What an amazing experience.
I have much love for that terrible, terrible car.
Here is my AAR. That's TACTICAL for After Action Report, or my hazing recollections-
First off, the fire at 8 miles was with me at the wheel. It was caused by a hot lead directly from the battery to the CD player. The 'trophy' was in the back and the lead was loose and grounded out under the trophy and battery box, filling the cabin with insulation smoke. I thought the battery exploded. I grabbed my sockets and took off the lead and she fired right up. I also decided i might want to actually put the bolt on the steering wheel. 2 hours later we were at the track without incidence.
Mad, crazy prep to get our theme shit in place and put our half baked NSA Car subcontracted to Cobra, or something through tech.
We got the whole car prepped with ten security cameras, numerous 'surveillance' warning stickers, NSA stickers, converted all NSF to NSA, and squeezed our ample frames into some stupid -I mean tactical-costumes that I brought along. Inspection was rushed and nobody cared about our awesome backstory, and then it was back to the garage.
We spent a LOT of time in the garage.
I took her out for the green Saturday, and was actually getting some racing done for the first hour. Does passing terrible pieces of crap count? Then the fuel issue started. We spent most of saturday midday doing all kinds of heroically conceived stupid shit from the mundane- fuel filter change- to the craptastic- removing the hood and ducting the ECU to cool the computer, with a dryer vent.
Finally, after dying, being towed once, and black flagged for.....dying...completely dead....beyond resuscitation...about to crack a beer dead...Ben wiggled the MAP sensor and it started. But even better, deleting the MAP gave a consistent throttle up to 4k on the tach. Sure it's only 4k, but it didn't stall and it was predictable.
So then we beat the shit out of it. After Dave and Ben did all the ill fated 15 minute test runs, Jason and Aaaron finished us out. Aaron did a heroic 2 hours to take the checker and suffered a terrible cramp.
That night some stuff happened that involved a finding a MAP, drinking, zebra bumping, dance floor Tebowing, jello shots and absolutely no spooning.
The next morning we awoke refreshed and ready to drive a fantastic machine with a new map sensor. Actually, we were mostly hung over. Dave Mills took the green so I could eat bacon and iburprofen before my wife arrived to be completely underwhelmed by 'racing'. And the replaement MAP sucked too, so we deleted it again and ran the rest of the day with a fuel cutoff at 4k.
I took second position for 1.5 hours, Jason followed with 2 hours, and Ben was supposed to take the checkered, but it was a heroic stretch. I stayed in my firesuit and at pit at 3:00, Ben tapped out. We had to pit in the garage everytime because it was leaking oil, everywhere. Even the floor pan, driverside. Getting out of the damn thing was slippery hell.

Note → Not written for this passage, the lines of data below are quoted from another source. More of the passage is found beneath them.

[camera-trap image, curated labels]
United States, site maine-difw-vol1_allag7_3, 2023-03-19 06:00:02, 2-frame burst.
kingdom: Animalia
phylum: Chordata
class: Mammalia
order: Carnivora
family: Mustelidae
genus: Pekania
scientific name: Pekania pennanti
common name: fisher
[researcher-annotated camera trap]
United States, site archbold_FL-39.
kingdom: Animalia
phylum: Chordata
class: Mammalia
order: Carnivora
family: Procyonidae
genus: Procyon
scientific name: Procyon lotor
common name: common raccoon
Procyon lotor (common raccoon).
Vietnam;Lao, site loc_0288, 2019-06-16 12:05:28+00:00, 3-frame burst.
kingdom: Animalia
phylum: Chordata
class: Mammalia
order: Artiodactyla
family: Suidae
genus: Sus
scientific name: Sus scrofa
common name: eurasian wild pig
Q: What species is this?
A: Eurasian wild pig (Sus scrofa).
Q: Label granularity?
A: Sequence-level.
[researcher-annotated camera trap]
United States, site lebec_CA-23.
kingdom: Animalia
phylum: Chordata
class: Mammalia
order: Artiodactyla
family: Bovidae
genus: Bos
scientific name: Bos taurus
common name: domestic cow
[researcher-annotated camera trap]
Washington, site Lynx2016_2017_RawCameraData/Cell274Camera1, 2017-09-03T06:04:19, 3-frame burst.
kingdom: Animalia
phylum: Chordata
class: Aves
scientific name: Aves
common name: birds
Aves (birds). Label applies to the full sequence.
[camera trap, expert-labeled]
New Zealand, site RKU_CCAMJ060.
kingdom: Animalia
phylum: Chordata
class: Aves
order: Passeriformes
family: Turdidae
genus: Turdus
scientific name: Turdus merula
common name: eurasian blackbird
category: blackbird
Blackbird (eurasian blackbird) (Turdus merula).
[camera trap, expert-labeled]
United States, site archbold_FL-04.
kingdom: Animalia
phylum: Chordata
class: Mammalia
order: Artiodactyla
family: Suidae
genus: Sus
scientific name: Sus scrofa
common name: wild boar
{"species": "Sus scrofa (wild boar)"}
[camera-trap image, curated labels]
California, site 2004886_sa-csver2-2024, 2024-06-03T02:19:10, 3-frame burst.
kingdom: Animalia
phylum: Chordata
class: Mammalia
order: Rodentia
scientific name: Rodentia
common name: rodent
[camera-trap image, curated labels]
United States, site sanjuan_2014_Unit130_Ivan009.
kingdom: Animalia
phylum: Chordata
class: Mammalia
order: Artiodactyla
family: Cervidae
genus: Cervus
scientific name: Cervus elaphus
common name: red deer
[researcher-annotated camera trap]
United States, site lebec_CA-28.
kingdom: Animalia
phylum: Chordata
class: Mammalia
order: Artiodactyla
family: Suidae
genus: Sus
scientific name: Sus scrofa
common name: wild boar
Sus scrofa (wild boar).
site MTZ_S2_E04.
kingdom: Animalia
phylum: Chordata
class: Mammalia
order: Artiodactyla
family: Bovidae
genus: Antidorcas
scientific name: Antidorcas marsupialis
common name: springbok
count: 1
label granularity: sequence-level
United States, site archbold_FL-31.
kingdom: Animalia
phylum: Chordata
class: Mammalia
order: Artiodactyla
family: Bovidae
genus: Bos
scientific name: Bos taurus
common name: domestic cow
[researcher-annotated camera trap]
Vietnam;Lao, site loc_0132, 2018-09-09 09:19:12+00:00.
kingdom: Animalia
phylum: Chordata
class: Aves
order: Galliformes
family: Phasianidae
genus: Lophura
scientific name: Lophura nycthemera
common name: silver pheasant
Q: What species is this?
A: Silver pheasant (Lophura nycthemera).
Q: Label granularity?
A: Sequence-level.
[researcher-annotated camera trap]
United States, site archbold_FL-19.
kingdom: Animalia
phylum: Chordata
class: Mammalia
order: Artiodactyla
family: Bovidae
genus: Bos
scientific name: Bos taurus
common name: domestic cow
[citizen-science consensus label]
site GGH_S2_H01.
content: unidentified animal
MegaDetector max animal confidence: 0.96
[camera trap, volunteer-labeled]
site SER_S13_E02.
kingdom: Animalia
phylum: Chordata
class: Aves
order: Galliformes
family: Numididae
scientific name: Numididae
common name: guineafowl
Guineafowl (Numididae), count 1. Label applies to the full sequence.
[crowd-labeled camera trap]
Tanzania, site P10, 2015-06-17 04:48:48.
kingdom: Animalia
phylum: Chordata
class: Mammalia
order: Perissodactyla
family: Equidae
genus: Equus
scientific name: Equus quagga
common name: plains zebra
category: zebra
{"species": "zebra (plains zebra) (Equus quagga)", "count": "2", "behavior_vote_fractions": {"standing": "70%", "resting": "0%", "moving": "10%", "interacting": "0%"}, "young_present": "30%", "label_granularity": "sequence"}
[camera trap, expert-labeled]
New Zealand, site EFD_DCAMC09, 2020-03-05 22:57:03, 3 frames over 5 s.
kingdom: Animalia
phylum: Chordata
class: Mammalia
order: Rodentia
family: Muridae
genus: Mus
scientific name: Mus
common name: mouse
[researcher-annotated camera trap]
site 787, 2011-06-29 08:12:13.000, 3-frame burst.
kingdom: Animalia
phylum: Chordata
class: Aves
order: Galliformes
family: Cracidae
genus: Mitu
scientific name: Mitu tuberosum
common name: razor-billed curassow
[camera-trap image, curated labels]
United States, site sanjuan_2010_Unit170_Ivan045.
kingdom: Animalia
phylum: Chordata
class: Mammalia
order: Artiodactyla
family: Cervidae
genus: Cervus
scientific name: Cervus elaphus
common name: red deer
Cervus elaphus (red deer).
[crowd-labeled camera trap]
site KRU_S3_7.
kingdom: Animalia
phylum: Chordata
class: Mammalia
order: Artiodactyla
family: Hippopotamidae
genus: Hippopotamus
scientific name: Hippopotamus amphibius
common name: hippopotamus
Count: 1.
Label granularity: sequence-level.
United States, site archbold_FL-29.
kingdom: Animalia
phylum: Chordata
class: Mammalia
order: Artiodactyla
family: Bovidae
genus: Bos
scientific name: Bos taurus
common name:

Bottom line, we finished logging 1:59 best lap and mostly low 2:00-2:10s. We logged 240 (?) laps and took both greens and both checkers. The cockpit changes were critical. Fxiing the pedals, steering column and installing the chiller box were awesome. Throttle fix and stabilizing the engine, and it really became a driveable, fun car. And we really drove it. By the end, the front tires were corded, and the final 20 minutes were an interesting, sliding time in heavy, crazy end of race traffic. I am just happy I brought her home. My wife took a ton of pics. I will probably dump them in a public photobucket account.
For a bunch of Lemons noobs, including a theater major who can't drive, and a team scattered across 5 or 6 states, we kept it running and presented pretty well, I think.
Thank you to the team- Ben Greisler, Aaron King, Jason Hiester, and Dave Mills for allowing me to ride with you guys and be a part of this, and thanks to all the help in the paddock, from Rally Baby and Mike Carr, the Lemons guys, NSF, Doug, our patient spouses, Sasha and Mischa. TACTICAL!